あたしは作った笑顔で、そう答えるしかなかった。



頭の中で優斗のことが、ぐるぐると回る。

気付くと掃除もSHRも終わり、委員の仕事を任される時間。
一日中考え込んでしまった。
このまま2人きりで仕事するなんて気が重いな。

「井上さん、委員の内原くん。」

教壇の前で向井先生が手招きをしている。

「行くぞ。」

優斗に促されて教壇へと重い足を運ぶ。

「昨日回収してもらったアンケート、男女別に誕生日順に並べてほしいの。」

今日は時間がかかりそうだ。
さすがに莉紗には帰ってもらわないと。

「わかりました。」
優斗が返事をする。

「じゃあ、今からアンケートを持ってくるから教室で待っててもらえる?」
「はい。

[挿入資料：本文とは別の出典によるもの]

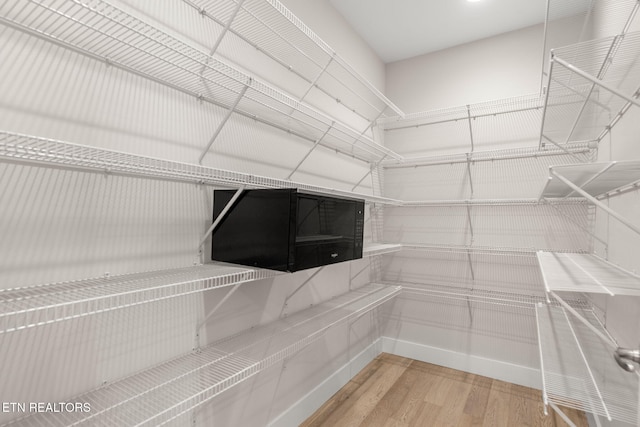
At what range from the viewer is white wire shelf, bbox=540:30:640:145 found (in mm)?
976

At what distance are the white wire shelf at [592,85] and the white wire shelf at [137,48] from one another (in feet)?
3.45

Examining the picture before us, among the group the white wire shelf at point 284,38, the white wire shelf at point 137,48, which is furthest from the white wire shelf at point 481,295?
the white wire shelf at point 137,48

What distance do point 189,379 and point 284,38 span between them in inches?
62.8

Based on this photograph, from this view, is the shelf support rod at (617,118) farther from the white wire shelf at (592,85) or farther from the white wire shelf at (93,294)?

」

向井先生はささっと教室から出て行った。

「莉紗のこと?」

あたしが言葉にしなくても、考えてることは伝わるらしい。
まあ、大概考えるのは莉紗のことだからかもしれないけれど。

「うん。昨日、仕事が終わるまでずっと待ってたから。」
「先帰ってろって言ったのに?」
「寂しいからって。」
「はあ〜。」

優斗は呆れたようにため息をついた。

「お前な、これから先もそうさせるつもりなわけ?」

なぜかちょっぴり苛立ってる。
何か気に障ること言ったかな。
昨日から優斗はいつにも増して刺々しい。

「別にあたしは…」

「これから先、俺らは進学したりバラバラになってくんだよ。ずっと一緒なんてあるけない。莉紗には少し一人行動も慣れさせなきゃダメなんじゃねぇの?」

ごもっともな意見。
腹は立つけど何も言い返せない。